Microsoft released a security advisory on Friday warning users to watch out for a newly disclosed vulnerability in all versions of Windows, one that takes advantage of a common method of transferring media types in email messages.

The hole, called the MHTML protocol handler, is located in a part of all supported versions of Windows, including XP Service Pack 3. By luring a user to visit a malicious site and click on a booby-trapped link, an attack program could send the handler a poisoned script.

While the result of a successful attack on a user would only be to enable "unintended information disclosure" -- rather than compromise the entire system -- the fact that proof-of-concept code and discussions of the hole have already been posted on the Internet raises the urgency level for Microsoft (NASDAQ: MSFT) to warn security professionals pronto.


The advisory provides a client-side workaround. Additionally, the company said it is working on a patch.

"The workaround we are recommending customers apply locks down the MHTML protocol and effectively addresses the issue on the client system where it exists," Angela Gunn, security response communications manager for Trustworthy Computing at Microsoft, said in a post to the Microsoft Security Response Center (MSRC) blog.

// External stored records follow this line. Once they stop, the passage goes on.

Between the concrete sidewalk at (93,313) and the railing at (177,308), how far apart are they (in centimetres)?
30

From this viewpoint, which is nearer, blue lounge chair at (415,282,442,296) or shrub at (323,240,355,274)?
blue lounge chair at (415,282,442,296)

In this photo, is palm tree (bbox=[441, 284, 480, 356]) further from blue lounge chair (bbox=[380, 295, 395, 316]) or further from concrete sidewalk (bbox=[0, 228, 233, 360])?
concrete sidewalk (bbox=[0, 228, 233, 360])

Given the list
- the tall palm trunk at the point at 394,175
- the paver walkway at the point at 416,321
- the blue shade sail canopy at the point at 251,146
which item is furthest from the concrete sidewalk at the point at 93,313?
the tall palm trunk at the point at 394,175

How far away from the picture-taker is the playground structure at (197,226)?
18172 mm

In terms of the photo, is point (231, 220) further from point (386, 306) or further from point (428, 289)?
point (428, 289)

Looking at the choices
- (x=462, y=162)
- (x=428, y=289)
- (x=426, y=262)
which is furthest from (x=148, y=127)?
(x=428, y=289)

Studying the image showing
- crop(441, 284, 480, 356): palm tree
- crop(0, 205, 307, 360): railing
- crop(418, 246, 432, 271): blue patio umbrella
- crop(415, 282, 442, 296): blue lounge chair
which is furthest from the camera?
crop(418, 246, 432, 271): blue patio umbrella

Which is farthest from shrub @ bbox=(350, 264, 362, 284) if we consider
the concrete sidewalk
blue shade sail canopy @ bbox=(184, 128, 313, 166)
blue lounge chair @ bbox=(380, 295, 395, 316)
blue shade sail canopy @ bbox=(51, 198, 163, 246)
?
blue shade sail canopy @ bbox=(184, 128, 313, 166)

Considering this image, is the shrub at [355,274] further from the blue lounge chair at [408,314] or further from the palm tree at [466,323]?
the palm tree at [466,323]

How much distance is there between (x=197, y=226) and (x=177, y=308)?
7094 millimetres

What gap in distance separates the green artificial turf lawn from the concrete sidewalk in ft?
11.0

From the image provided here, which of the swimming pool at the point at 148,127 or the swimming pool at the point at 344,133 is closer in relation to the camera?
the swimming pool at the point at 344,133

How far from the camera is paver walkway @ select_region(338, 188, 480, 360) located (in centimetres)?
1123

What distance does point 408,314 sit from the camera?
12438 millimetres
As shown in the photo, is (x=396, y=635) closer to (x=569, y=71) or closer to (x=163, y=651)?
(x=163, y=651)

Microsoft also supplied a FixIt app that automates installation of the client-side workaround.

.However, that doesn't alleviate the entire problem

"In our collaboration with other service providers, we are looking for possible ways that they can take steps to provide protection on the server side," Gunn added.

While a post to Microsoft's Security Research & Defense blog provides more discussion of server-side mitigations, so far, the company so far is only recommending the client-side workaround.

Microsoft did not give any approximate date for the patch's release.

Microsoft typically releases security patches on the second Tuesday of each month, earning it the epithet "Patch Tuesday." The next one is scheduled for Feb. 8. In order to help security professionals prepare, Microsoft releases an advance notice on the Thursday prior to Patch Tuesday.

In January, Microsoft fixed only three security flaws, but the company has recently had a run of large patch releases.